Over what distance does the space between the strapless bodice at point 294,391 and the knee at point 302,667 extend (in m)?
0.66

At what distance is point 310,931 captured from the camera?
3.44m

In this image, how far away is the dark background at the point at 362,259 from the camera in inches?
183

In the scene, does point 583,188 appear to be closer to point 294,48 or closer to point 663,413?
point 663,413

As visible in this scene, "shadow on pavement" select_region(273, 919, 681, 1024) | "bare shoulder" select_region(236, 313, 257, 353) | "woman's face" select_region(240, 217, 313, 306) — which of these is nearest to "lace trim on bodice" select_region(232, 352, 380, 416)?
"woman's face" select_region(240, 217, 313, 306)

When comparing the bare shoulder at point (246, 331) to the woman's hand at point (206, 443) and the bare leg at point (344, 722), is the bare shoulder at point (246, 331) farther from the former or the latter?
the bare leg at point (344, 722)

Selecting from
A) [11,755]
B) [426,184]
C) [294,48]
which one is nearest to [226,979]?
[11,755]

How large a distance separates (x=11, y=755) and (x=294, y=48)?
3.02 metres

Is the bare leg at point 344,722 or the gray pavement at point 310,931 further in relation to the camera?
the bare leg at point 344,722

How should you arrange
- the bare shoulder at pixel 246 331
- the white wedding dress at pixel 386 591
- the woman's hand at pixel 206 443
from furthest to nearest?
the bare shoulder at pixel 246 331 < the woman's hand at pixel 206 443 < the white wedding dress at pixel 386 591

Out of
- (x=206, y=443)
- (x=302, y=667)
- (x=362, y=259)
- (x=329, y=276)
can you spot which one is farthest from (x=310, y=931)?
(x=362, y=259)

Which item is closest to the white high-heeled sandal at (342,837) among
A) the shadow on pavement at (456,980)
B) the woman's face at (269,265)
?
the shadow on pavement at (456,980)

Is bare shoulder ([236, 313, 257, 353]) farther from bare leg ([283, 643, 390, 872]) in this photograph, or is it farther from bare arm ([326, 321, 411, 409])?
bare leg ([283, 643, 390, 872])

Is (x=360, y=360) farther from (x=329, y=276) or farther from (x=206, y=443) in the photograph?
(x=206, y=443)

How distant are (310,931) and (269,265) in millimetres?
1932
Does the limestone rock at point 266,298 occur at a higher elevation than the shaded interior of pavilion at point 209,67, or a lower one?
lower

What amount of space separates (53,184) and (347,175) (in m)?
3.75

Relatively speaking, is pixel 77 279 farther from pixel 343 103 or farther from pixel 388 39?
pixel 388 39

_ _ _

Aim: Can you put every line of the records above into a JSON list of strings, one string per line, with the blank lines left out?

Expected output:
[
  "Over what distance does the space between the strapless bodice at point 294,391 and the knee at point 302,667 extend (in m)?",
  "0.66",
  "At what distance is point 310,931 captured from the camera?",
  "3.44m",
  "In this image, how far away is the dark background at the point at 362,259 from the camera in inches?",
  "183",
  "In the scene, does point 583,188 appear to be closer to point 294,48 or closer to point 663,413?",
  "point 663,413",
  "As visible in this scene, \"shadow on pavement\" select_region(273, 919, 681, 1024) | \"bare shoulder\" select_region(236, 313, 257, 353) | \"woman's face\" select_region(240, 217, 313, 306) — which of these is nearest to \"lace trim on bodice\" select_region(232, 352, 380, 416)?",
  "\"woman's face\" select_region(240, 217, 313, 306)",
  "When comparing the bare shoulder at point (246, 331) to the woman's hand at point (206, 443) and the bare leg at point (344, 722), is the bare shoulder at point (246, 331) farther from the former or the latter?",
  "the bare leg at point (344, 722)",
  "Selecting from",
  "A) [11,755]",
  "B) [426,184]",
  "C) [294,48]",
  "which one is nearest to [226,979]?",
  "[11,755]",
  "How large a distance separates (x=11, y=755) and (x=294, y=48)?",
  "3.02 metres",
  "Is the bare leg at point 344,722 or the gray pavement at point 310,931 further in relation to the camera?",
  "the bare leg at point 344,722",
  "How should you arrange",
  "- the bare shoulder at pixel 246 331",
  "- the white wedding dress at pixel 386 591",
  "- the woman's hand at pixel 206 443",
  "from furthest to nearest?",
  "the bare shoulder at pixel 246 331 < the woman's hand at pixel 206 443 < the white wedding dress at pixel 386 591",
  "Out of",
  "- (x=206, y=443)",
  "- (x=302, y=667)",
  "- (x=362, y=259)",
  "- (x=329, y=276)",
  "can you spot which one is farthest from (x=310, y=931)?",
  "(x=362, y=259)",
  "Which item is closest to the white high-heeled sandal at (342,837) among",
  "A) the shadow on pavement at (456,980)",
  "B) the woman's face at (269,265)",
  "?",
  "the shadow on pavement at (456,980)",
  "Is bare shoulder ([236, 313, 257, 353]) farther from bare leg ([283, 643, 390, 872]) in this photograph, or is it farther from bare arm ([326, 321, 411, 409])?",
  "bare leg ([283, 643, 390, 872])",
  "Is (x=360, y=360) farther from (x=329, y=276) or farther from (x=206, y=443) in the photograph?",
  "(x=206, y=443)",
  "How distant are (310,931) and (269,265) in millimetres?",
  "1932",
  "Does the limestone rock at point 266,298 occur at a higher elevation than the shaded interior of pavilion at point 209,67, or a lower one?",
  "lower",
  "What amount of space separates (53,184) and (347,175) (in m)?",
  "3.75",
  "Relatively speaking, is pixel 77 279 farther from pixel 343 103 or farther from pixel 388 39?",
  "pixel 388 39"
]